Therapeutics discovery and development for Alzheimer's disease (AD) has been an area of intense research to alleviate memory loss and the underlying pathogenic processes. Recent drug discovery approaches have utilized computational strategies for drug candidate selection which has opened the door to repurposing drugs for AD. Computational analysis of gene expression signatures of patients stratified by the APOE4 risk allele of AD led to the discovery of the FDA-approved drug bumetanide as a top candidate agent that reverses APOE4 transcriptomic brain signatures and improves memory deficits in APOE4 animal models of AD. Bumetanide is a loop diuretic which inhibits the kidney Na-K-2Cl cotransporter isoform, NKCC2, for the treatment of hypertension and edema in cardiovascular, liver, and renal disease. Electronic health record data revealed that patients exposed to bumetanide have lower incidences of AD by 35%-70%. In the brain, bumetanide has been proposed to antagonize the NKCC1 isoform which mediates cellular uptake of chloride ions. Blocking neuronal NKCC1 leads to a decrease in intracellular chloride and thus promotes GABAergic receptor mediated hyperpolarization, which may ameliorate disease conditions associated with GABAergic-mediated depolarization. NKCC1 is expressed in neurons and in all brain cells including glia (oligodendrocytes, microglia, and astrocytes) and the vasculature. In consideration of bumetanide as a repurposed drug for AD, this review evaluates its pharmaceutical properties with respect to its estimated brain levels across doses that can improve neurologic disease deficits of animal models to distinguish between NKCC1 and non-NKCC1 mechanisms. The available data indicate that bumetanide efficacy may occur at brain drug levels that are below those required for inhibition of the NKCC1 transporter which implicates non-NKCC1 brain mechansims for improvement of brain dysfunctions and memory deficits. Alternatively, peripheral bumetanide mechanisms may involve cells outside the central nervous system (e.g., in epithelia and the immune system). Clinical bumetanide doses for improved neurological deficits are reviewed. Regardless of mechanism, the efficacy of bumetanide to improve memory deficits in the APOE4 model of AD and its potential to reduce the incidence of AD provide support for clinical investigation of bumetanide as a repurposed AD therapeutic agent.

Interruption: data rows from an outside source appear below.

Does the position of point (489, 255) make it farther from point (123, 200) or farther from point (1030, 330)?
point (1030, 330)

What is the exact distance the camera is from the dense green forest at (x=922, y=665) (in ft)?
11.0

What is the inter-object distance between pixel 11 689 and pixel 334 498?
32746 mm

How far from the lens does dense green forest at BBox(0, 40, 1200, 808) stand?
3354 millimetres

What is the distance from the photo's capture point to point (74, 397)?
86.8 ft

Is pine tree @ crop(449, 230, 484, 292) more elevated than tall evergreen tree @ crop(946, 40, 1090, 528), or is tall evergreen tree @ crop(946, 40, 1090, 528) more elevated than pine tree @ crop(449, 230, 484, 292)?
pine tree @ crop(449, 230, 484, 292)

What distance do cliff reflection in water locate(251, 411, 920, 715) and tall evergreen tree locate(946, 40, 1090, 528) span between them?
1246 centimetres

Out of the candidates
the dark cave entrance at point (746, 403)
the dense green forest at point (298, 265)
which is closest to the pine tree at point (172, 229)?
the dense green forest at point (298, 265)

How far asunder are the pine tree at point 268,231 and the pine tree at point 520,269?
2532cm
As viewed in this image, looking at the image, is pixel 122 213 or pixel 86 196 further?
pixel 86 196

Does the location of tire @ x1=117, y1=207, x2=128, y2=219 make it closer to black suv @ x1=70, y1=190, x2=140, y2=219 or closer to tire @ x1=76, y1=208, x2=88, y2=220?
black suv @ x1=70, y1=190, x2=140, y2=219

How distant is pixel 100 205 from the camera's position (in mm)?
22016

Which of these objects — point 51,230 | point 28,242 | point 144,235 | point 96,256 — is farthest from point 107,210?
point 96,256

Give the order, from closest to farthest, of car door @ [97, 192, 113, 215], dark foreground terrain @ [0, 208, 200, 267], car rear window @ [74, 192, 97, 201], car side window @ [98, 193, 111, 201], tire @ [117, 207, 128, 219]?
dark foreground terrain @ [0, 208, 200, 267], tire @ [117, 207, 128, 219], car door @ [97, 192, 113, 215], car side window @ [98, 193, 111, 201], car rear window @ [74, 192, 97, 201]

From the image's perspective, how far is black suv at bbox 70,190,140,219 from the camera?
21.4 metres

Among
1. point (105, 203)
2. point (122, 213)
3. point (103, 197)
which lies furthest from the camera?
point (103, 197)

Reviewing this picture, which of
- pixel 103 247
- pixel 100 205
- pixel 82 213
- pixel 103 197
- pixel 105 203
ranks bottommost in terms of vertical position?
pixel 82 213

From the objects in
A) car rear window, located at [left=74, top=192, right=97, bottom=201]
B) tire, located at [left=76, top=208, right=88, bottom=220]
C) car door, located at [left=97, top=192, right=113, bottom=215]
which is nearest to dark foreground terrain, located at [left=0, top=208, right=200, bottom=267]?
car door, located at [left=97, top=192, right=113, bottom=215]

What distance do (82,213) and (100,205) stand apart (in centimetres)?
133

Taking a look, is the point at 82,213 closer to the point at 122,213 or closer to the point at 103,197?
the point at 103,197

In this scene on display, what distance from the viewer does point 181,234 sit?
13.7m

针对阿尔茨海默病(AD)的治疗方法发现与开发一直是减轻记忆丧失及潜在致病过程的重点研究领域。近期的药物发现方法采用了计算策略来选择候选药物,这为AD药物的重新利用打开了大门。对按AD的APOE4风险等位基因分层的患者的基因表达特征进行计算分析,发现美国食品药品监督管理局(FDA)批准的药物布美他尼是逆转APOE4转录组脑特征并改善AD的APOE4动物模型记忆缺陷的顶级候选药物。布美他尼是一种袢利尿剂,可抑制肾脏的钠-钾-2氯协同转运蛋白异构体NKCC2,用于治疗心血管、肝脏和肾脏疾病中的高血压和水肿。电子健康记录数据显示,接触布美他尼的患者患AD的发生率降低了35%-70%。在大脑中,有人提出布美他尼可拮抗介导氯离子细胞摄取的NKCC1异构体。阻断神经元NKCC1会导致细胞内氯离子减少,从而促进GABA能受体介导的超极化,这可能改善与GABA能介导的去极化相关的疾病状况。NKCC1在神经元以及包括神经胶质细胞(少突胶质细胞、小胶质细胞和星形胶质细胞)和脉管系统在内的所有脑细胞中均有表达。考虑到布美他尼作为AD的重新利用药物,本综述评估了其在不同剂量下的估计脑内水平方面的药学特性,这些剂量可改善动物模型的神经疾病缺陷,以区分NKCC1和非NKCC1机制。现有数据表明,布美他尼的疗效可能在低于抑制NKCC1转运蛋白所需的脑药物水平时出现,这意味着非NKCC1脑机制可改善脑功能障碍和记忆缺陷。或者,外周布美他尼机制可能涉及中枢神经系统以外的细胞(例如上皮细胞和免疫系统中的细胞)。本文综述了用于改善神经缺陷的临床布美他尼剂量。无论机制如何,布美他尼改善AD的APOE4模型记忆缺陷的疗效及其降低AD发病率的潜力为布美他尼作为重新利用的AD治疗药物的临床研究提供了支持。